─── Provided data ───
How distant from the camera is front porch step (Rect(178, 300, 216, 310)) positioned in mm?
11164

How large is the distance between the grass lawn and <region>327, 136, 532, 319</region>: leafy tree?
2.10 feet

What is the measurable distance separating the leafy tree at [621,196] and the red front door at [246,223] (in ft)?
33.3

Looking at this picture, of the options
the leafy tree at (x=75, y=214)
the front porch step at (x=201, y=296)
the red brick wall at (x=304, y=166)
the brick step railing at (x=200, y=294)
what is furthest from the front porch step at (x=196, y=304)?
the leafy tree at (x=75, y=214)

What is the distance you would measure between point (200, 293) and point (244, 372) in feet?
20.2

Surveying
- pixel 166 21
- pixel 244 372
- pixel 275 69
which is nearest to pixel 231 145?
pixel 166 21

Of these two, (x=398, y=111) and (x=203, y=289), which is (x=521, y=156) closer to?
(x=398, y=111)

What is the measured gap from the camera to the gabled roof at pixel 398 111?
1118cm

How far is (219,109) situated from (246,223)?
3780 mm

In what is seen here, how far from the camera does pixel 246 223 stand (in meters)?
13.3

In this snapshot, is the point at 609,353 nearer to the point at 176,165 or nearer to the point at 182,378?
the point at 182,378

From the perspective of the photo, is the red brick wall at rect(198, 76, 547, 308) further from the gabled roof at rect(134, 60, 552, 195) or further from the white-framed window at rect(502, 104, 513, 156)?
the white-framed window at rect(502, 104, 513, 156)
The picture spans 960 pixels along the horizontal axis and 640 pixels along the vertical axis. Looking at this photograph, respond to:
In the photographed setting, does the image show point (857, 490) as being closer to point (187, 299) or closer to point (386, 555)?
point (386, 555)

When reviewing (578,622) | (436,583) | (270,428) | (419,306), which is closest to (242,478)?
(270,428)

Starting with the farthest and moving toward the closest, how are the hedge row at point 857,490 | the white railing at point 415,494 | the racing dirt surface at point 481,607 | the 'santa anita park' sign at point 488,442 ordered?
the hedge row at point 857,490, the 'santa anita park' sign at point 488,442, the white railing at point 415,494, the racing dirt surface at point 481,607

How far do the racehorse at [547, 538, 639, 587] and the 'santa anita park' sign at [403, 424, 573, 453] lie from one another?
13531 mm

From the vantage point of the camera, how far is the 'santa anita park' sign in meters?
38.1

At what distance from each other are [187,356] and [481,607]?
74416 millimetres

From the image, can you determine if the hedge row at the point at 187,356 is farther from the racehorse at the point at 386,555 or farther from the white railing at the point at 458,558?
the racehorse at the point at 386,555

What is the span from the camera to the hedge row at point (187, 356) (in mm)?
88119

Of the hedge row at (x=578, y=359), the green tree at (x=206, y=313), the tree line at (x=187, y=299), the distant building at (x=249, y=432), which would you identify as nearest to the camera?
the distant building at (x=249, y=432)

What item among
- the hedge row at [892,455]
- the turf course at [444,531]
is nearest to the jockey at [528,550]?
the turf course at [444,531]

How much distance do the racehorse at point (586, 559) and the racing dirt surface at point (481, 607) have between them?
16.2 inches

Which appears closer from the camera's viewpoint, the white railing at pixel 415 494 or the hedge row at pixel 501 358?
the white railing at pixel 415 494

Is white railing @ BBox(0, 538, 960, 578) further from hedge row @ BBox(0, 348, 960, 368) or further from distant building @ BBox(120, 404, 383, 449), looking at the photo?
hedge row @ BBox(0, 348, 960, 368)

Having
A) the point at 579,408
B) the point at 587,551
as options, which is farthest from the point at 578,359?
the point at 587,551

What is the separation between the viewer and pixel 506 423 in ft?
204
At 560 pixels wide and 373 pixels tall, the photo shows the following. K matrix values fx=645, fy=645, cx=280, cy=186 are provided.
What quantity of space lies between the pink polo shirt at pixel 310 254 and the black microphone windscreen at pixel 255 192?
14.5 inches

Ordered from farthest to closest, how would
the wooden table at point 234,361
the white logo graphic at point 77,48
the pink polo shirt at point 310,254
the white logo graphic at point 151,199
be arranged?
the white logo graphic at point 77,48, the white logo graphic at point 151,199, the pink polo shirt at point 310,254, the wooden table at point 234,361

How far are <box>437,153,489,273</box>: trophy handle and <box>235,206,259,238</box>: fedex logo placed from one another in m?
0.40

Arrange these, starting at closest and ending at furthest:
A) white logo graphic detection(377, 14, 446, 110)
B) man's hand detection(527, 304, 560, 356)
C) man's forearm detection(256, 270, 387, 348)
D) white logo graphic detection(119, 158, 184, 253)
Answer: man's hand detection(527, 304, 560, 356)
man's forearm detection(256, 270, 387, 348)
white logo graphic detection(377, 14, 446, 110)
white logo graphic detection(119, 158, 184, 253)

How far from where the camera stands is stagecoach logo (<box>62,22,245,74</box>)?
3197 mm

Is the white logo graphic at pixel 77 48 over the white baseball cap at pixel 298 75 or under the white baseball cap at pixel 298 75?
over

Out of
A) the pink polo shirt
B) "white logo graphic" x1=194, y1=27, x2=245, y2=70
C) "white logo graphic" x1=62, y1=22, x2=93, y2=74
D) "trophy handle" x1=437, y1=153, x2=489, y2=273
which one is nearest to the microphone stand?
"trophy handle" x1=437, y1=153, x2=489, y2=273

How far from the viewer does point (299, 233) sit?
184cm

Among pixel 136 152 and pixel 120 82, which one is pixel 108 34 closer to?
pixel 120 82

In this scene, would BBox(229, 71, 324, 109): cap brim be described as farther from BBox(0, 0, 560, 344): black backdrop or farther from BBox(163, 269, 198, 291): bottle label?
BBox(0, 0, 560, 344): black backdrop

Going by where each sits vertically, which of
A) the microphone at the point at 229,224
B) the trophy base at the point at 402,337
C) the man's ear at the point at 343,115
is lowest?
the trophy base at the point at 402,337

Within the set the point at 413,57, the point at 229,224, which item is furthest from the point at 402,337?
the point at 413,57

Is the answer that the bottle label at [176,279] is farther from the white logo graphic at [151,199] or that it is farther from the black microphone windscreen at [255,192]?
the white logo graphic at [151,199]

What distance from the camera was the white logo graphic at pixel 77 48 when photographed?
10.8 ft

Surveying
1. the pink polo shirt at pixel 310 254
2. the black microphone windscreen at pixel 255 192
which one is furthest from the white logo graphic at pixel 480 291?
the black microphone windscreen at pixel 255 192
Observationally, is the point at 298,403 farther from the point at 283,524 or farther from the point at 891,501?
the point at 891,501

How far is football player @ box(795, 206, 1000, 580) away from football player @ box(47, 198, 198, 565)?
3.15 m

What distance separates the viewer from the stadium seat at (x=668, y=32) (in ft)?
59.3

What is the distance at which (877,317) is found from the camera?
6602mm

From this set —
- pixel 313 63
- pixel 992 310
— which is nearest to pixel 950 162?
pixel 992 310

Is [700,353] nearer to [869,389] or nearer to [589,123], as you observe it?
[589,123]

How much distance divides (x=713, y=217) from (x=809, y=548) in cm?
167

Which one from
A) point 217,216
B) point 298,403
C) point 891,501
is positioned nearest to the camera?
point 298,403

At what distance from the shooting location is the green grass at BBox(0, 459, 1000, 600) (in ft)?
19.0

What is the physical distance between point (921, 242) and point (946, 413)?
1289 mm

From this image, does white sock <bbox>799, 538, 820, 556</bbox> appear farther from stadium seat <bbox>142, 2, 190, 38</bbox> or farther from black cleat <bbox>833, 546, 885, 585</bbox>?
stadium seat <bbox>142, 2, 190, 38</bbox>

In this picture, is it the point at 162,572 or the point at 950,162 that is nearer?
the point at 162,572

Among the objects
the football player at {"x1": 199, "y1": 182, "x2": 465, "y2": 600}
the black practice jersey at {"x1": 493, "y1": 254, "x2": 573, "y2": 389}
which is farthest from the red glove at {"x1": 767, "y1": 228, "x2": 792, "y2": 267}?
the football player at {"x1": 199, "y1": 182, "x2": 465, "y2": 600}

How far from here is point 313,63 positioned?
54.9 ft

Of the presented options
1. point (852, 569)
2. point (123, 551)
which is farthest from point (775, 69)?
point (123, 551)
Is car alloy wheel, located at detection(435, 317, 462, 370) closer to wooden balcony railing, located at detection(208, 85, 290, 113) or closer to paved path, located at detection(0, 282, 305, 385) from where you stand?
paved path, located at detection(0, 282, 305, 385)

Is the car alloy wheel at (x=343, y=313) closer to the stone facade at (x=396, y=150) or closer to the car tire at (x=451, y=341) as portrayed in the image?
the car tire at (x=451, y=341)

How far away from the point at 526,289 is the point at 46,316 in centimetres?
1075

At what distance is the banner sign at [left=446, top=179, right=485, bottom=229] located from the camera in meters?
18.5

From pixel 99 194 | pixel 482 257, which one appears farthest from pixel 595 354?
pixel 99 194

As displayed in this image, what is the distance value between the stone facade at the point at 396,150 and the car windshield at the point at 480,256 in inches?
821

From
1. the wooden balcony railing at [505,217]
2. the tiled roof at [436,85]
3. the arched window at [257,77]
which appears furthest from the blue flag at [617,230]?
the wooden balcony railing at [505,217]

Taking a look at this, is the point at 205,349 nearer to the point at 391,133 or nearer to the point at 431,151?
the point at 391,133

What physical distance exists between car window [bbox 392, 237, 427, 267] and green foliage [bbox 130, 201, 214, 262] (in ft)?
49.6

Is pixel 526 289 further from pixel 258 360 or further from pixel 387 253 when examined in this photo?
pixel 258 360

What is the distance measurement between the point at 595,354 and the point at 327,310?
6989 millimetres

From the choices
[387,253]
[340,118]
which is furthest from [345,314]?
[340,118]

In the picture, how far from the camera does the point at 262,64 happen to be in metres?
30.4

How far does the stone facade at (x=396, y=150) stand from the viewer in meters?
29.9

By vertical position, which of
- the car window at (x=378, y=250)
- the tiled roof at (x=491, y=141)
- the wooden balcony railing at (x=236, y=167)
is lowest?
───
#### Given task:
Format the material from the line containing "At what distance is" through the end as a JSON list of strings, with one string per line and blank lines left out.

#### Written answer:
[
  "At what distance is the banner sign at [left=446, top=179, right=485, bottom=229] located from the camera in meters?",
  "18.5",
  "From pixel 99 194 | pixel 482 257, which one appears farthest from pixel 595 354?",
  "pixel 99 194",
  "As displayed in this image, what is the distance value between the stone facade at the point at 396,150 and the car windshield at the point at 480,256 in inches?",
  "821",
  "From",
  "1. the wooden balcony railing at [505,217]",
  "2. the tiled roof at [436,85]",
  "3. the arched window at [257,77]",
  "which appears furthest from the blue flag at [617,230]?",
  "the wooden balcony railing at [505,217]",
  "Taking a look at this, is the point at 205,349 nearer to the point at 391,133 or nearer to the point at 431,151?",
  "the point at 391,133",
  "What physical distance exists between car window [bbox 392, 237, 427, 267] and green foliage [bbox 130, 201, 214, 262] (in ft)?",
  "49.6",
  "Is pixel 526 289 further from pixel 258 360 or further from pixel 387 253 when examined in this photo?",
  "pixel 258 360",
  "What is the distance measurement between the point at 595,354 and the point at 327,310?",
  "6989 millimetres",
  "From the choices",
  "[387,253]",
  "[340,118]",
  "which is furthest from [345,314]?",
  "[340,118]",
  "In the picture, how far from the camera does the point at 262,64 happen to be in metres?",
  "30.4",
  "How far does the stone facade at (x=396, y=150) stand from the viewer in meters?",
  "29.9",
  "By vertical position, which of",
  "- the car window at (x=378, y=250)",
  "- the tiled roof at (x=491, y=141)",
  "- the wooden balcony railing at (x=236, y=167)",
  "is lowest?"
]